START Reading passage

LEXINGTON, Ky. (LEX 18) — The mental health effects of the ongoing pandemic are weighing on everyone, including children.
"Recent articles published just this summer have shown that children and adolescent anxiety have doubled since the beginning of the pandemic," said Dr. Michelle Martel, the Director of Clinical Training at the University of Kentucky and a licensed clinical child psychologist.
The COVID-19 pandemic is fueling feelings of stress, fear, grief, and general uncertainty about the future, meaning it is more important than ever to pay attention to signs children may be struggling with their mental health.
"It's very stressful for kids and parents alike," Dr. Martel said. "There's quarantines, significant life events, social anxiety, and concern about germs."
While some signs of stress and anxiety may present as increased irritability or self-isolation, Dr. Martel explained young children could express somatic symptoms.
"Especially younger kids may not be able to tell you that they feel worried or stressed. They may instead complain about stomach aches or headaches," she said. "Kids will often report things that are more like in their body than they will in terms of their feelings."
Dr. Martel said parents can help their children cope with anxiety by acknowledging complex feelings when they come up.

END Reading passage

- Apply what you read:
a) Answer these questions on the article about children's mental health:
(i) What position does Dr. Michelle Martel hold at the University of Kentucky?
(ii) According to recent articles, how has child and adolescent anxiety changed since the start of the pandemic?
(iii) What might younger children complain about instead of saying they feel worried or stressed?
b) Copy the stretch of the article from "The COVID-19 pandemic" through "express somatic symptoms.", renaming "parents" to "caregivers" wherever it appears.
The entries are separate material, unrelated to the article.

START Information

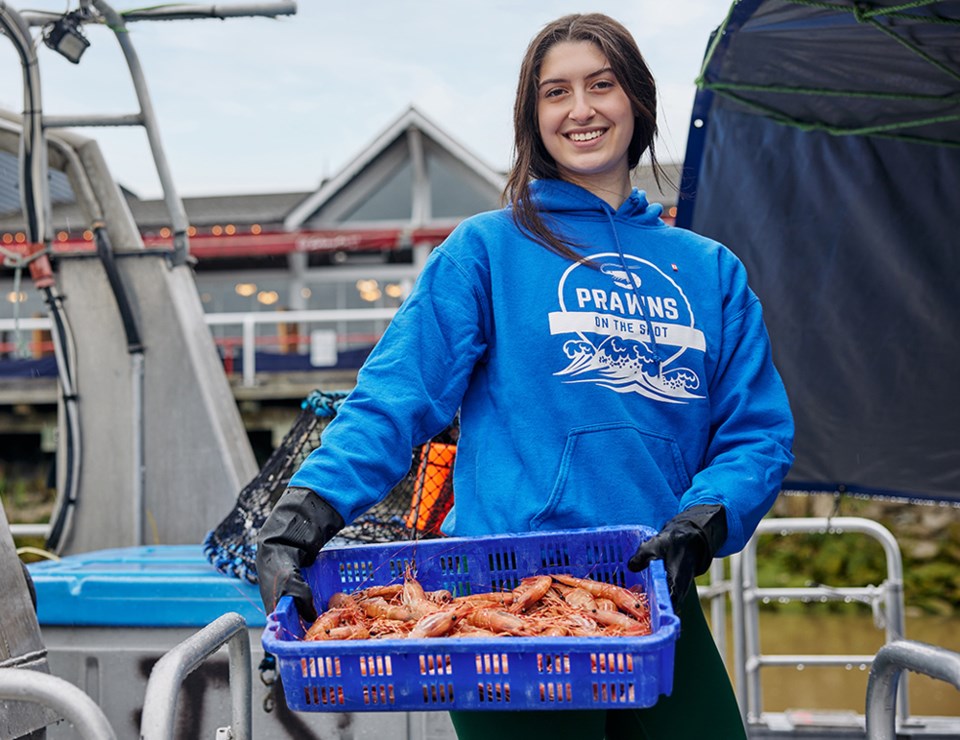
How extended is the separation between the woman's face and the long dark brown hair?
0.07ft

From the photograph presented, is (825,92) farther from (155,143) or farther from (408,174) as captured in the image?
(408,174)

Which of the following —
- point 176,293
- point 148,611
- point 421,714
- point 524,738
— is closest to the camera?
point 524,738

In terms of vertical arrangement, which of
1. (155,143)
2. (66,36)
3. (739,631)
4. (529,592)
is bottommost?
(739,631)

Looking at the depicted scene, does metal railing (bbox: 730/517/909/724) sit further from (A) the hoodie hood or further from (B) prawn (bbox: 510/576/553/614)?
(B) prawn (bbox: 510/576/553/614)

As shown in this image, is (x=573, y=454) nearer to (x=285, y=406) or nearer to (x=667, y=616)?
(x=667, y=616)

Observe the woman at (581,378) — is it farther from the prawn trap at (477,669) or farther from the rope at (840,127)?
the rope at (840,127)

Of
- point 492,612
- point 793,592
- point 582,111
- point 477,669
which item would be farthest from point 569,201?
point 793,592

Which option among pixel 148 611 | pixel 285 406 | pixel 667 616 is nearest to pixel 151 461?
pixel 148 611

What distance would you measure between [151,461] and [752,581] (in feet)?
10.2

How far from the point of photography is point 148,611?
3514 mm

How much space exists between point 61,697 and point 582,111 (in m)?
1.48

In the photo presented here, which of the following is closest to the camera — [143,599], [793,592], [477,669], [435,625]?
[477,669]

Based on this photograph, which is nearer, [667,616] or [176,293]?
[667,616]

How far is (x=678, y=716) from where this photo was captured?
79.4 inches
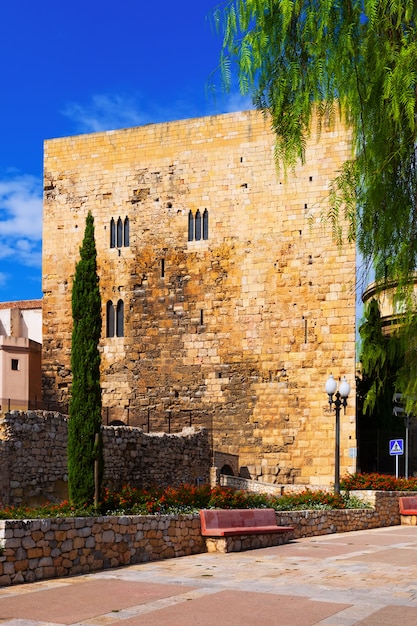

END Information

- Answers for the exercise:
a)
(i) Director of Clinical Training
(ii) It has doubled.
(iii) Stomach aches or headaches

b)
The COVID-19 pandemic is fueling feelings of stress, fear, grief, and general uncertainty about the future, meaning it is more important than ever to pay attention to signs children may be struggling with their mental health.
"It's very stressful for kids and caregivers alike," Dr. Martel said. "There's quarantines, significant life events, social anxiety, and concern about germs."
While some signs of stress and anxiety may present as increased irritability or self-isolation, Dr. Martel explained young children could express somatic symptoms.